2 Faculty of Electrical & Electronic Engineering Technology, University Malaysia Pahang Al-Sultan Abdullah, 26600 Pekan, Pahang, Malaysia.
3 Centre for Electronic Engineering, Faculty of Electrical Engineering, Universiti Teknologi MARA (UiTM), 40450 Shah Alam, Selangor, Malaysia.
* Corresponding author: idayuayob@iium.edu.my
This study aims to fabricate graphene films using biogas derived from oil palm empty fruit bunch (OPEFB) as carbon precursors using chemical vapor deposition (CVD) method under various conditions. The fabricated graphene films were deposited on copper substrates at different temperatures and gas compositions. Scanning Electron Microscopy (SEM), Raman Spectroscopy, and the I-V test were used to analyze and characterize the properties of the fabricated film.

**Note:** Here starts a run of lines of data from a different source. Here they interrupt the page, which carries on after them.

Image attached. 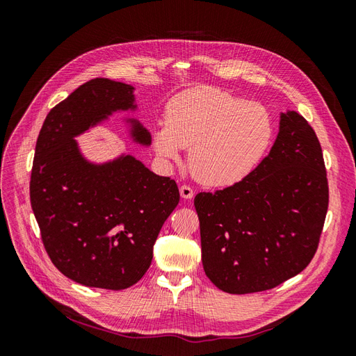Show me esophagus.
I'll return each mask as SVG.
<instances>
[{
  "instance_id": "34e87169",
  "label": "esophagus",
  "mask_w": 356,
  "mask_h": 356,
  "mask_svg": "<svg viewBox=\"0 0 356 356\" xmlns=\"http://www.w3.org/2000/svg\"><path fill=\"white\" fill-rule=\"evenodd\" d=\"M179 193H181L182 199H191L193 196H195V191H193V188L188 186H181Z\"/></svg>"
}]
</instances>
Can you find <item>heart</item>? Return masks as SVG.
Segmentation results:
<instances>
[{
  "label": "heart",
  "instance_id": "obj_1",
  "mask_svg": "<svg viewBox=\"0 0 356 356\" xmlns=\"http://www.w3.org/2000/svg\"><path fill=\"white\" fill-rule=\"evenodd\" d=\"M273 120L264 105L215 88H196L172 98L153 145L163 160H178L190 147L188 166L200 182L222 187L242 181L266 154Z\"/></svg>",
  "mask_w": 356,
  "mask_h": 356
}]
</instances>
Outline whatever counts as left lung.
I'll list each match as a JSON object with an SVG mask.
<instances>
[{
    "label": "left lung",
    "mask_w": 356,
    "mask_h": 356,
    "mask_svg": "<svg viewBox=\"0 0 356 356\" xmlns=\"http://www.w3.org/2000/svg\"><path fill=\"white\" fill-rule=\"evenodd\" d=\"M195 208L204 273L224 293H258L298 275L316 252L328 209L315 131L298 113H281L261 163L230 187L199 193Z\"/></svg>",
    "instance_id": "obj_1"
}]
</instances>
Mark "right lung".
Masks as SVG:
<instances>
[{"instance_id":"obj_1","label":"right lung","mask_w":356,"mask_h":356,"mask_svg":"<svg viewBox=\"0 0 356 356\" xmlns=\"http://www.w3.org/2000/svg\"><path fill=\"white\" fill-rule=\"evenodd\" d=\"M135 88L93 79L47 114L31 172V207L51 263L84 286L124 289L153 260L161 225L179 202L178 186L131 154L95 163L75 138L114 113L136 111ZM135 144L152 135L136 118H124Z\"/></svg>"}]
</instances>
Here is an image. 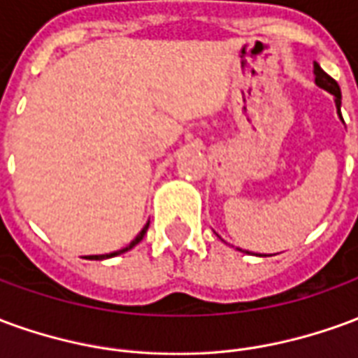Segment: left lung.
Segmentation results:
<instances>
[{
  "mask_svg": "<svg viewBox=\"0 0 358 358\" xmlns=\"http://www.w3.org/2000/svg\"><path fill=\"white\" fill-rule=\"evenodd\" d=\"M315 84L318 86V88L330 92V94L336 97V107H338V113H339V109H341V90H339L338 82L334 80L330 74L324 73L318 63H315ZM339 115H341V113H339Z\"/></svg>",
  "mask_w": 358,
  "mask_h": 358,
  "instance_id": "8db88e82",
  "label": "left lung"
}]
</instances>
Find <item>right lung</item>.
Wrapping results in <instances>:
<instances>
[{
	"label": "right lung",
	"mask_w": 358,
	"mask_h": 358,
	"mask_svg": "<svg viewBox=\"0 0 358 358\" xmlns=\"http://www.w3.org/2000/svg\"><path fill=\"white\" fill-rule=\"evenodd\" d=\"M148 228H149V222L143 226V228H141V232L138 234V236H136V238H134V240L130 241L126 248L118 249V251H113V253H107V255H88L86 259H90V261H103V259H110V257H117V255H120V253H126V251H130L132 248H136V245H138V243L143 240V236H145V232H148Z\"/></svg>",
	"instance_id": "1"
}]
</instances>
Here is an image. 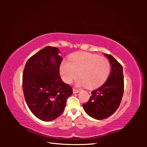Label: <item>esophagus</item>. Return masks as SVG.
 <instances>
[{
  "label": "esophagus",
  "instance_id": "34e87169",
  "mask_svg": "<svg viewBox=\"0 0 147 147\" xmlns=\"http://www.w3.org/2000/svg\"><path fill=\"white\" fill-rule=\"evenodd\" d=\"M80 91L78 90H77V89H75V88H73V92L74 93V94H75V93H78Z\"/></svg>",
  "mask_w": 147,
  "mask_h": 147
}]
</instances>
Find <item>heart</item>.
<instances>
[{"label":"heart","instance_id":"b5f03b06","mask_svg":"<svg viewBox=\"0 0 147 147\" xmlns=\"http://www.w3.org/2000/svg\"><path fill=\"white\" fill-rule=\"evenodd\" d=\"M78 75V86L86 85L91 88L103 84L110 72V64L107 59L87 52H78L71 55L68 61L60 65L62 78L70 83Z\"/></svg>","mask_w":147,"mask_h":147}]
</instances>
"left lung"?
Segmentation results:
<instances>
[{"mask_svg":"<svg viewBox=\"0 0 147 147\" xmlns=\"http://www.w3.org/2000/svg\"><path fill=\"white\" fill-rule=\"evenodd\" d=\"M111 64L108 79L91 92L90 100L83 105L85 112L96 119H104L115 113L121 103L124 92L123 67L110 55L104 53Z\"/></svg>","mask_w":147,"mask_h":147,"instance_id":"1","label":"left lung"}]
</instances>
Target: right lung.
<instances>
[{"mask_svg": "<svg viewBox=\"0 0 147 147\" xmlns=\"http://www.w3.org/2000/svg\"><path fill=\"white\" fill-rule=\"evenodd\" d=\"M56 47H46L31 56L23 74V90L29 109L35 117L50 121L63 113L72 88L62 80L63 59Z\"/></svg>", "mask_w": 147, "mask_h": 147, "instance_id": "1", "label": "right lung"}]
</instances>
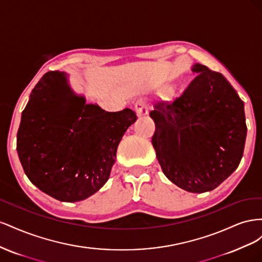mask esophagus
Masks as SVG:
<instances>
[{"mask_svg":"<svg viewBox=\"0 0 262 262\" xmlns=\"http://www.w3.org/2000/svg\"><path fill=\"white\" fill-rule=\"evenodd\" d=\"M136 110L138 115L141 116H146L148 114V101L146 98L141 97L136 102Z\"/></svg>","mask_w":262,"mask_h":262,"instance_id":"34e87169","label":"esophagus"}]
</instances>
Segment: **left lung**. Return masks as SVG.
I'll list each match as a JSON object with an SVG mask.
<instances>
[{
  "label": "left lung",
  "mask_w": 262,
  "mask_h": 262,
  "mask_svg": "<svg viewBox=\"0 0 262 262\" xmlns=\"http://www.w3.org/2000/svg\"><path fill=\"white\" fill-rule=\"evenodd\" d=\"M196 73L180 96L157 101L152 144L165 176L189 192L220 186L238 167L247 125L244 102L226 78L195 64Z\"/></svg>",
  "instance_id": "8db88e82"
}]
</instances>
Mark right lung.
I'll return each instance as SVG.
<instances>
[{
  "instance_id": "1",
  "label": "right lung",
  "mask_w": 262,
  "mask_h": 262,
  "mask_svg": "<svg viewBox=\"0 0 262 262\" xmlns=\"http://www.w3.org/2000/svg\"><path fill=\"white\" fill-rule=\"evenodd\" d=\"M131 109L109 113L70 90L60 72L46 73L21 113L17 153L33 184L60 201H81L106 184Z\"/></svg>"
}]
</instances>
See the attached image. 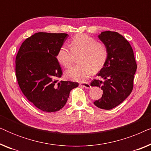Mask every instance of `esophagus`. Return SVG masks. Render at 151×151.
I'll use <instances>...</instances> for the list:
<instances>
[{"instance_id": "1", "label": "esophagus", "mask_w": 151, "mask_h": 151, "mask_svg": "<svg viewBox=\"0 0 151 151\" xmlns=\"http://www.w3.org/2000/svg\"><path fill=\"white\" fill-rule=\"evenodd\" d=\"M80 86H81L82 87H84L86 88H91V85L88 82H82V83L80 84Z\"/></svg>"}]
</instances>
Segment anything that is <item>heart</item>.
Returning a JSON list of instances; mask_svg holds the SVG:
<instances>
[{
  "label": "heart",
  "instance_id": "1",
  "mask_svg": "<svg viewBox=\"0 0 151 151\" xmlns=\"http://www.w3.org/2000/svg\"><path fill=\"white\" fill-rule=\"evenodd\" d=\"M78 54L79 64L72 66L66 71L70 79L82 82L91 76L93 71L102 69L109 56L108 49L103 42H98L86 34H78L71 39L70 47L63 45L57 53V60L65 67L73 63L75 55Z\"/></svg>",
  "mask_w": 151,
  "mask_h": 151
}]
</instances>
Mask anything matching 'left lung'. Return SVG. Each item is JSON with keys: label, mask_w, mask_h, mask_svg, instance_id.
Here are the masks:
<instances>
[{"label": "left lung", "mask_w": 151, "mask_h": 151, "mask_svg": "<svg viewBox=\"0 0 151 151\" xmlns=\"http://www.w3.org/2000/svg\"><path fill=\"white\" fill-rule=\"evenodd\" d=\"M98 37L108 49L109 56L98 73L104 81L93 80L91 86L101 87L103 91L102 98L95 101L94 104L98 108L110 110L131 94L137 64L131 45L121 34L106 31Z\"/></svg>", "instance_id": "obj_1"}]
</instances>
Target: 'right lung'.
<instances>
[{"label":"right lung","mask_w":151,"mask_h":151,"mask_svg":"<svg viewBox=\"0 0 151 151\" xmlns=\"http://www.w3.org/2000/svg\"><path fill=\"white\" fill-rule=\"evenodd\" d=\"M67 34L36 33L22 43L16 58V76L22 93L35 106L47 113L66 104L78 82L60 81L63 75L57 53Z\"/></svg>","instance_id":"right-lung-1"}]
</instances>
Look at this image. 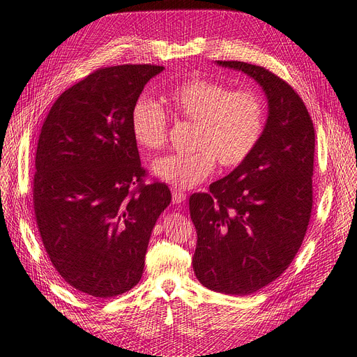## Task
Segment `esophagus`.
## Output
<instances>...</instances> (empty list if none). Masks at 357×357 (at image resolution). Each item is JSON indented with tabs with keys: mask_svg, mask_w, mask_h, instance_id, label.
I'll use <instances>...</instances> for the list:
<instances>
[{
	"mask_svg": "<svg viewBox=\"0 0 357 357\" xmlns=\"http://www.w3.org/2000/svg\"><path fill=\"white\" fill-rule=\"evenodd\" d=\"M186 201V195H184L183 192L180 190H173V204H181Z\"/></svg>",
	"mask_w": 357,
	"mask_h": 357,
	"instance_id": "esophagus-1",
	"label": "esophagus"
}]
</instances>
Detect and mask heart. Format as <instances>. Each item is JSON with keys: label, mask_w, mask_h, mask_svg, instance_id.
I'll return each instance as SVG.
<instances>
[{"label": "heart", "mask_w": 357, "mask_h": 357, "mask_svg": "<svg viewBox=\"0 0 357 357\" xmlns=\"http://www.w3.org/2000/svg\"><path fill=\"white\" fill-rule=\"evenodd\" d=\"M168 108L177 119L195 123L190 153H173L155 160V177L176 189H193L209 177L215 160L222 167L246 161L264 133L262 99L250 91L233 92L225 84L190 79L167 93ZM132 133L140 146H164L168 132L167 112L148 98L135 102Z\"/></svg>", "instance_id": "1"}]
</instances>
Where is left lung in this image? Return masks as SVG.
<instances>
[{
  "label": "left lung",
  "instance_id": "8db88e82",
  "mask_svg": "<svg viewBox=\"0 0 357 357\" xmlns=\"http://www.w3.org/2000/svg\"><path fill=\"white\" fill-rule=\"evenodd\" d=\"M241 71L268 102L264 133L249 158L189 199L197 243L193 271L209 290L246 296L277 280L294 259L312 211L315 129L289 83L243 61H215Z\"/></svg>",
  "mask_w": 357,
  "mask_h": 357
}]
</instances>
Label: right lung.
Returning a JSON list of instances; mask_svg holds the SVG:
<instances>
[{
  "label": "right lung",
  "instance_id": "right-lung-1",
  "mask_svg": "<svg viewBox=\"0 0 357 357\" xmlns=\"http://www.w3.org/2000/svg\"><path fill=\"white\" fill-rule=\"evenodd\" d=\"M162 66L96 70L54 102L38 140L33 208L63 280L98 298L140 281L152 228L169 205L165 183L144 184L130 116Z\"/></svg>",
  "mask_w": 357,
  "mask_h": 357
}]
</instances>
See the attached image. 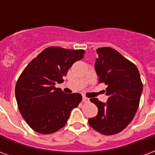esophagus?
<instances>
[{
    "mask_svg": "<svg viewBox=\"0 0 155 155\" xmlns=\"http://www.w3.org/2000/svg\"><path fill=\"white\" fill-rule=\"evenodd\" d=\"M83 102H84V103H87V102H89V98H87V97H85V96H84V97H83Z\"/></svg>",
    "mask_w": 155,
    "mask_h": 155,
    "instance_id": "34e87169",
    "label": "esophagus"
}]
</instances>
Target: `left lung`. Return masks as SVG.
I'll list each match as a JSON object with an SVG mask.
<instances>
[{
	"label": "left lung",
	"instance_id": "1",
	"mask_svg": "<svg viewBox=\"0 0 155 155\" xmlns=\"http://www.w3.org/2000/svg\"><path fill=\"white\" fill-rule=\"evenodd\" d=\"M95 61L98 82L107 85L108 96L104 104L91 98L98 107V115L89 119V124L98 132L110 136L121 132L130 124L138 109L143 89L140 72L136 65L112 48L96 50Z\"/></svg>",
	"mask_w": 155,
	"mask_h": 155
}]
</instances>
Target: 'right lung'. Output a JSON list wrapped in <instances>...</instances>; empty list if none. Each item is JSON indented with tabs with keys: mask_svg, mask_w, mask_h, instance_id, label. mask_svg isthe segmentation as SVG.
I'll return each instance as SVG.
<instances>
[{
	"mask_svg": "<svg viewBox=\"0 0 155 155\" xmlns=\"http://www.w3.org/2000/svg\"><path fill=\"white\" fill-rule=\"evenodd\" d=\"M84 50L48 47L28 63L15 85L19 113L36 132L48 135L65 127L71 110L82 100L81 94H66L62 83L68 70L83 58Z\"/></svg>",
	"mask_w": 155,
	"mask_h": 155,
	"instance_id": "right-lung-1",
	"label": "right lung"
}]
</instances>
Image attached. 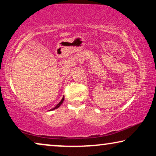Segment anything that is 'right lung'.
<instances>
[{"label": "right lung", "instance_id": "obj_1", "mask_svg": "<svg viewBox=\"0 0 156 156\" xmlns=\"http://www.w3.org/2000/svg\"><path fill=\"white\" fill-rule=\"evenodd\" d=\"M64 99H65V97H62V99L61 101H59V103L57 104L56 106H55V107H54V108H51V109H50V110H49V111H52V110H55V109H56V108H59V106H61V104H62V102L64 101Z\"/></svg>", "mask_w": 156, "mask_h": 156}]
</instances>
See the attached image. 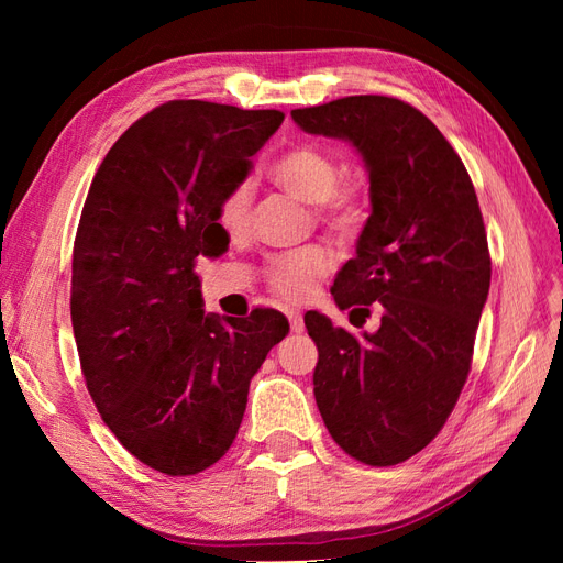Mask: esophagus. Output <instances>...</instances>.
<instances>
[{
	"instance_id": "esophagus-1",
	"label": "esophagus",
	"mask_w": 563,
	"mask_h": 563,
	"mask_svg": "<svg viewBox=\"0 0 563 563\" xmlns=\"http://www.w3.org/2000/svg\"><path fill=\"white\" fill-rule=\"evenodd\" d=\"M288 323H291V331L294 333H302L305 331V321H302V314L300 312H288Z\"/></svg>"
}]
</instances>
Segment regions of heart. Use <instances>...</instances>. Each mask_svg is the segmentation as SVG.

From the characterization results, SEM images of films grown at 800°C (without additional H2 gas), and 900°C (without additional H2 gas) show a not so well-defined hexagonal domain shape with non-uniform morphology with variations in domain shape and orientation, while Raman spectra show it has only the D band and G band which are attributed to graphene oxide. On the other hand, at 900°C (with additional H2 gas), the SEM image shows more defined hexagonal domain shape and variations in domain shape and orientation, as well as the D, G and 2D band on the Raman spectra, which are like graphene with defects structure. Hence, it is concluded that graphene film was successfully produced at 900°C with additional H2 gas.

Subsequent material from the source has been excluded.